# [Your instructions]
Output should begin at the line holding "United States, site archbold_FL-27." and end at the last line of the entries; print those lines verbatim and no others.

# [Input]
——

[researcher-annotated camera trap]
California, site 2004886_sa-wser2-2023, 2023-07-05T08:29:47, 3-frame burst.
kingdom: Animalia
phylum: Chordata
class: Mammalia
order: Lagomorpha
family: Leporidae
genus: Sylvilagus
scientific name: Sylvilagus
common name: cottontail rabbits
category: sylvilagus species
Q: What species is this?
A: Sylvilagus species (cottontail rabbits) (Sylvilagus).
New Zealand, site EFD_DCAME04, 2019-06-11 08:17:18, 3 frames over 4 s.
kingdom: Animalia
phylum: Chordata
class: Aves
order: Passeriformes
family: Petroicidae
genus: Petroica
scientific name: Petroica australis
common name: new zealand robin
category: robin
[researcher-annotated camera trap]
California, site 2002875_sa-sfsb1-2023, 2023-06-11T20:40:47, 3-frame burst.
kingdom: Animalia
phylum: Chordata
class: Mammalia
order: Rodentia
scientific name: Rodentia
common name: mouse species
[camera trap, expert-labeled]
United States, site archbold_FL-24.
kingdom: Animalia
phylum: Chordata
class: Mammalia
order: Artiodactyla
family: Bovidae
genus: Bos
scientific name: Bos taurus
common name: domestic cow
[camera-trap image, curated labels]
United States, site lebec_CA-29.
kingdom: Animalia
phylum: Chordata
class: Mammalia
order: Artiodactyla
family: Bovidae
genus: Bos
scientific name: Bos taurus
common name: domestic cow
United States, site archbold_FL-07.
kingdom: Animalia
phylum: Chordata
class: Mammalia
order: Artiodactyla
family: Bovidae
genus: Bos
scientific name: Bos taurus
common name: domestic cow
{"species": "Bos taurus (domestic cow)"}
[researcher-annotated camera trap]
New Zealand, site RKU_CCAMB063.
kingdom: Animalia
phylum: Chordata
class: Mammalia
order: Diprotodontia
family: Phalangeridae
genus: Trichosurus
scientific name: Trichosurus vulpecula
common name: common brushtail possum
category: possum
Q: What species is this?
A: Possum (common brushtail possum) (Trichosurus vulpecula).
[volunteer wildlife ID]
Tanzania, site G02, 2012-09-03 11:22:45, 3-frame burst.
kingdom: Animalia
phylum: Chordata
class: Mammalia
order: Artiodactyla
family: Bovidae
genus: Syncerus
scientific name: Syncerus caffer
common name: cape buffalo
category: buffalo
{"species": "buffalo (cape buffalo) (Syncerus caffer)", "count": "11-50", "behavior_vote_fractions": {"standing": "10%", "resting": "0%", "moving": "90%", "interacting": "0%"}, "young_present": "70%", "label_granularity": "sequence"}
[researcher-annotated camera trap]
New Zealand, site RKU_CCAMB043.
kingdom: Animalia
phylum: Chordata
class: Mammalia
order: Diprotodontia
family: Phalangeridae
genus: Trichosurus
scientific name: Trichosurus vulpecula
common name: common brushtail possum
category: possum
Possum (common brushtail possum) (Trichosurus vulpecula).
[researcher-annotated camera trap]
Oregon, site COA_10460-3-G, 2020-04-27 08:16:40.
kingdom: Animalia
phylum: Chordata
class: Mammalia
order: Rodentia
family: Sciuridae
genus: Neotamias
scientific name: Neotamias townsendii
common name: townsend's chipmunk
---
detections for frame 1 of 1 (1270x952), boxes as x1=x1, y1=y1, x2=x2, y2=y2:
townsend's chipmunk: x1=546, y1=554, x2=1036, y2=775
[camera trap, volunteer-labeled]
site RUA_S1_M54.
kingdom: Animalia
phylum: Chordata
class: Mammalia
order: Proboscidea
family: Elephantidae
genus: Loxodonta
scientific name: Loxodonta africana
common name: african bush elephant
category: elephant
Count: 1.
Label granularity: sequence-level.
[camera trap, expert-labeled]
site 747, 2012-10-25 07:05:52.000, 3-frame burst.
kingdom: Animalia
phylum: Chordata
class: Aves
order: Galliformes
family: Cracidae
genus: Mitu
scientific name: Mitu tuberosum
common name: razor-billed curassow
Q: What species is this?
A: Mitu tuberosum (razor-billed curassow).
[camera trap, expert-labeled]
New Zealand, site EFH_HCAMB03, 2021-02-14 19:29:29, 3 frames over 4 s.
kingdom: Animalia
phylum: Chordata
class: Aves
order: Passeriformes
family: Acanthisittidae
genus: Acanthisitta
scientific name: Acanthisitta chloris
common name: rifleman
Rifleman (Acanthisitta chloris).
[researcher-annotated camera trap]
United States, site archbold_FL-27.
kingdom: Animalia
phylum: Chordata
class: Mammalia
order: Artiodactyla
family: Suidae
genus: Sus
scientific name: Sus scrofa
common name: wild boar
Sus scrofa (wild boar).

——

# [Task output]
United States, site archbold_FL-27.
kingdom: Animalia
phylum: Chordata
class: Mammalia
order: Artiodactyla
family: Suidae
genus: Sus
scientific name: Sus scrofa
common name: wild boar
Sus scrofa (wild boar).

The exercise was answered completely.